I fatti sono due. Primo: le parole, in musica, non vanno mai sole – anzi, la musica è preponderante, puoi siglare un capolavoro con delle parole avare, pure cretine
La carota. Il mio pusher delle canzonette mi fa, hai presente Eleanor Rigby? Ovvio, gli dico: Revolver, 1966, seconda traccia. Poi il mio pusher mi incolla l’aggettivo al petto. ‘Dickensiana’. Ascoltala, mi fa, e dimmi se quel testo non è dickensiano. Io la canzoncina di Eleanor Rigby alla finestra e di quello strambo Father McKenzie l’ho canticchiata decine di volte, la musica è un virus, ma al testo non ho mai dato peso. Lo leggo. Paul [McCartney], di due anni più giovane di De André, piazza parole (“Vive in un sogno/ attende alla finestra, indossando la faccia/ che conserva nel barattolo vicino alla porta”), dai tremori esistenzialisti (“tutte quelle persone sole/ a cosa appartengono?”) che il ‘Faber’, che quell’anno esce con il primo disco, tra guerre di Piero, amori perduti, antimilitarismo di retrovia, neanche si sogna.

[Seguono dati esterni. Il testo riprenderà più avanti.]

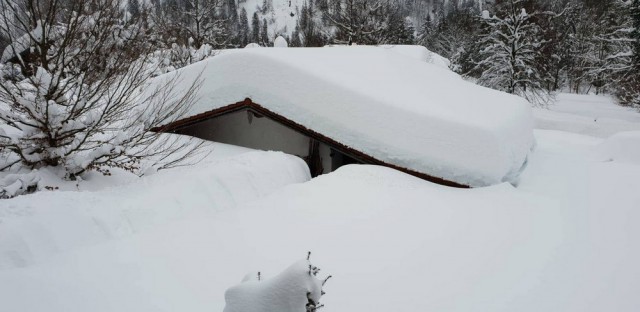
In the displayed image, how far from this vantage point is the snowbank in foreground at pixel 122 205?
2.83 m

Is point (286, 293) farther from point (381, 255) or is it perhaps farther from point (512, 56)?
point (512, 56)

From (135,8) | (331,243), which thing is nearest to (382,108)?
(331,243)

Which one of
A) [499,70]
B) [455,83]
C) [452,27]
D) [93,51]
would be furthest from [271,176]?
[452,27]

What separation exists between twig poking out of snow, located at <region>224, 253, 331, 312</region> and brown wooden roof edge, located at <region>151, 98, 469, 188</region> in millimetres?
4352

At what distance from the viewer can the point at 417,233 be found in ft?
12.0

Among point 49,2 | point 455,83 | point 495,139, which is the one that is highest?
point 49,2

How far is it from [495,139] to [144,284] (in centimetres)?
475

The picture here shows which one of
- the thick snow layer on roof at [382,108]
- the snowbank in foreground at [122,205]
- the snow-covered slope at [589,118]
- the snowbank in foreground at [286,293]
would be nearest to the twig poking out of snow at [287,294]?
the snowbank in foreground at [286,293]

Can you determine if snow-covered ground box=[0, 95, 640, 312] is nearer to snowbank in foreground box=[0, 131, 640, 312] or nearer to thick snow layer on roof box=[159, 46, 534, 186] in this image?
snowbank in foreground box=[0, 131, 640, 312]

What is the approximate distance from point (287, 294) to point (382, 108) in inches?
184

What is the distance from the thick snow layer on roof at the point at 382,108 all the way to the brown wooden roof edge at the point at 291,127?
3.0 inches

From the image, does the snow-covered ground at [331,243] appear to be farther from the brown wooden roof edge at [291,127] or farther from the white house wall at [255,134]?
the white house wall at [255,134]

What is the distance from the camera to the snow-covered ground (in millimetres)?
2605

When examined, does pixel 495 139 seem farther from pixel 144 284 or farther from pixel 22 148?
pixel 22 148
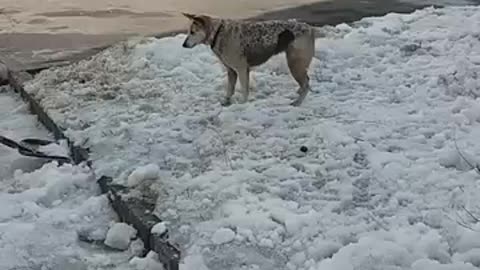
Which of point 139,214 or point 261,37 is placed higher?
point 261,37

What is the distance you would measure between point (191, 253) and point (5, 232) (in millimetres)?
1226

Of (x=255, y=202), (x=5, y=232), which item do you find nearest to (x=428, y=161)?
(x=255, y=202)

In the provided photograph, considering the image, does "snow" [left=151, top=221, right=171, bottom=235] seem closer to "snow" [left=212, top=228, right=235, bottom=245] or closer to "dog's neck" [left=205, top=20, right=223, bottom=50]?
"snow" [left=212, top=228, right=235, bottom=245]

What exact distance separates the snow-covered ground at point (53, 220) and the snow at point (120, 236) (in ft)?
0.04

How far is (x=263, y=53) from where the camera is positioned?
7.05 meters

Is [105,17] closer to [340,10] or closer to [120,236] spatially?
[340,10]

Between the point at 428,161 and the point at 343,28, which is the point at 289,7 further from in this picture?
the point at 428,161

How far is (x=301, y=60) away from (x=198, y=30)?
2.95ft

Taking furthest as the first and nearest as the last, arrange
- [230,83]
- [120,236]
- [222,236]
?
1. [230,83]
2. [120,236]
3. [222,236]

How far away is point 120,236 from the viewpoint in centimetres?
500

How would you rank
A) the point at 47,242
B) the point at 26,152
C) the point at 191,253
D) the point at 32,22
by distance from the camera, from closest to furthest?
the point at 191,253 < the point at 47,242 < the point at 26,152 < the point at 32,22

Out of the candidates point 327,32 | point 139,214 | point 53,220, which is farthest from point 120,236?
point 327,32

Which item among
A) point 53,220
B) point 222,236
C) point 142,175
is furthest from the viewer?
point 142,175

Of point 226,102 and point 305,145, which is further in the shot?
point 226,102
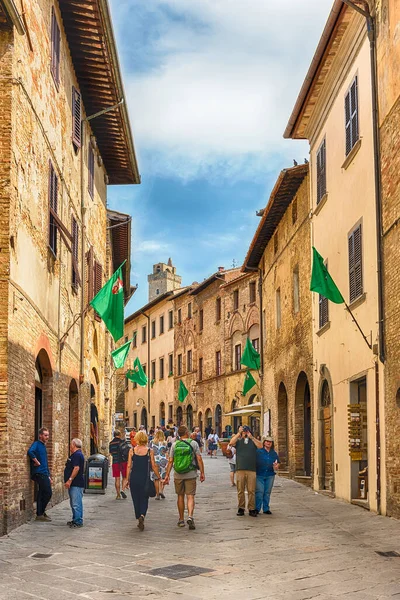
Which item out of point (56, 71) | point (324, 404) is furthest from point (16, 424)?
point (324, 404)

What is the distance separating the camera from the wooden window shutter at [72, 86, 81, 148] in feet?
61.7

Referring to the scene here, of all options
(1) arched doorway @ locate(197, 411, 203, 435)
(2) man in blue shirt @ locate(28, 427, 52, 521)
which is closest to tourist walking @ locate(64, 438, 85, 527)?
(2) man in blue shirt @ locate(28, 427, 52, 521)

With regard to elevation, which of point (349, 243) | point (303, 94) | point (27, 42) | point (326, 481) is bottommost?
point (326, 481)

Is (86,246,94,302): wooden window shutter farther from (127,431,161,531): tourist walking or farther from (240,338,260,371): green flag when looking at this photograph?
(240,338,260,371): green flag

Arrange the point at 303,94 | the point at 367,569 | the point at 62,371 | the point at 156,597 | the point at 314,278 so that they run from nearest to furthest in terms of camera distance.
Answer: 1. the point at 156,597
2. the point at 367,569
3. the point at 314,278
4. the point at 62,371
5. the point at 303,94

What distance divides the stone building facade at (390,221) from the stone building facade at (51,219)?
17.1 feet

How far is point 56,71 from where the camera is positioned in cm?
1628

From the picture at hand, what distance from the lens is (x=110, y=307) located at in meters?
17.6

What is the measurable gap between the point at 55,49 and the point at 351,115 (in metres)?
5.65

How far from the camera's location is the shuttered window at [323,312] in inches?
779

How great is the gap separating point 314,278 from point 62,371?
16.9ft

Il tema, formalmente, è chiaro: non è vero che le canzonette pop siano più stupide di quelle volgarmente colte, da enogastronomi del chitarra+voce, del moralismo schitarrato, della ballata con la puzza sotto il naso.

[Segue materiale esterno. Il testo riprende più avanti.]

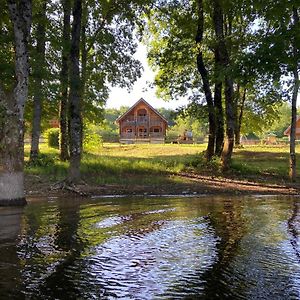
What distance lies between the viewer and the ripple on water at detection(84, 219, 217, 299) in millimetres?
5891

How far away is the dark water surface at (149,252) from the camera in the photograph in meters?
5.83

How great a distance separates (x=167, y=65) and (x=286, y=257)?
18.7 meters

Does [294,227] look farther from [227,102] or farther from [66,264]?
[227,102]

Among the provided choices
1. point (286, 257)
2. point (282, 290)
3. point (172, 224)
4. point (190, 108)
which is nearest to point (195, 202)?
point (172, 224)

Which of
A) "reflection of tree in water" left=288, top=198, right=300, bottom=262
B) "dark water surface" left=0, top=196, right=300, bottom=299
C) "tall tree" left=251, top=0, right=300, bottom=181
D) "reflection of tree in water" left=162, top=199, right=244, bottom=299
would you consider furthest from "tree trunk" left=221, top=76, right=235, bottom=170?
"dark water surface" left=0, top=196, right=300, bottom=299

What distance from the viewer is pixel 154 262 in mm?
7191

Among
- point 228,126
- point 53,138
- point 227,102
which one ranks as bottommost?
point 53,138

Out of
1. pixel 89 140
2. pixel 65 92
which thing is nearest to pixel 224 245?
pixel 65 92

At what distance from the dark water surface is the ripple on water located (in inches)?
0.6

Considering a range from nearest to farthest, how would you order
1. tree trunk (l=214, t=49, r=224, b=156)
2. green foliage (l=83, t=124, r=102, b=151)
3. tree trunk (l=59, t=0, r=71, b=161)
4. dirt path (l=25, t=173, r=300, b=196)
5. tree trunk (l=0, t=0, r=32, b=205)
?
tree trunk (l=0, t=0, r=32, b=205) < dirt path (l=25, t=173, r=300, b=196) < tree trunk (l=59, t=0, r=71, b=161) < tree trunk (l=214, t=49, r=224, b=156) < green foliage (l=83, t=124, r=102, b=151)

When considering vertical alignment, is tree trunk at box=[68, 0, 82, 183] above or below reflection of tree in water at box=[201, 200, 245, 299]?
above

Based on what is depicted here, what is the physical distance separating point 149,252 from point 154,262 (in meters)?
0.72

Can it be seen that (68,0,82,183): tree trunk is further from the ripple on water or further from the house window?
the house window

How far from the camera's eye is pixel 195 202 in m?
15.0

Al contrario, al cospetto di testi come Decks Dark dei Radiohead (“E nella tua vita arriva l’oscurità/ questa astronave che sigilla il cielo/ e non c’è posto dove nascondersi”) o Skeleton Tree di Nick Cave (“Domenica mattina, albero scheletrico/… una candela alla finestra…/ una televisione isterica/ che brilla bianca come fuoco”), davanti al più sapido e canzonettistico Paolo Conte, dove irrealtà, clownerie e grottesco diventano arte della cruenta nostalgia, canticchiando Battiato, che insuffla i sufi nella pop (anche una canzone complessa come Povera patria, per dire, si sente e si canta: “Tra i governanti quanti perfetti e inutili buffoni/ Questo paese è devastato dal dolore/Ma non vi danno un po’ di dispiacere/ Quei corpi in terra senza più calore?”), centellinando l’ermetismo di Battisti sotto la doccia (“La fossa del leone/ è ancora realtà/ uscirne è impossibile per noi/ è uno slogan falsità./ Il nostro caro angelo/ si ciba di radici e poi/ lui dorme nei cespugli sotto gli alberi/ ma schiavo non sarà mai”), ti rendi conto del vero. Che non esiste alto o basso in musica, semmai il giusto mezzo del genio. Che forse De André, sbandierato come il Che Guevara dei cantautori, l’Esopo dei liberi pensatori, è stato sopravvalutato.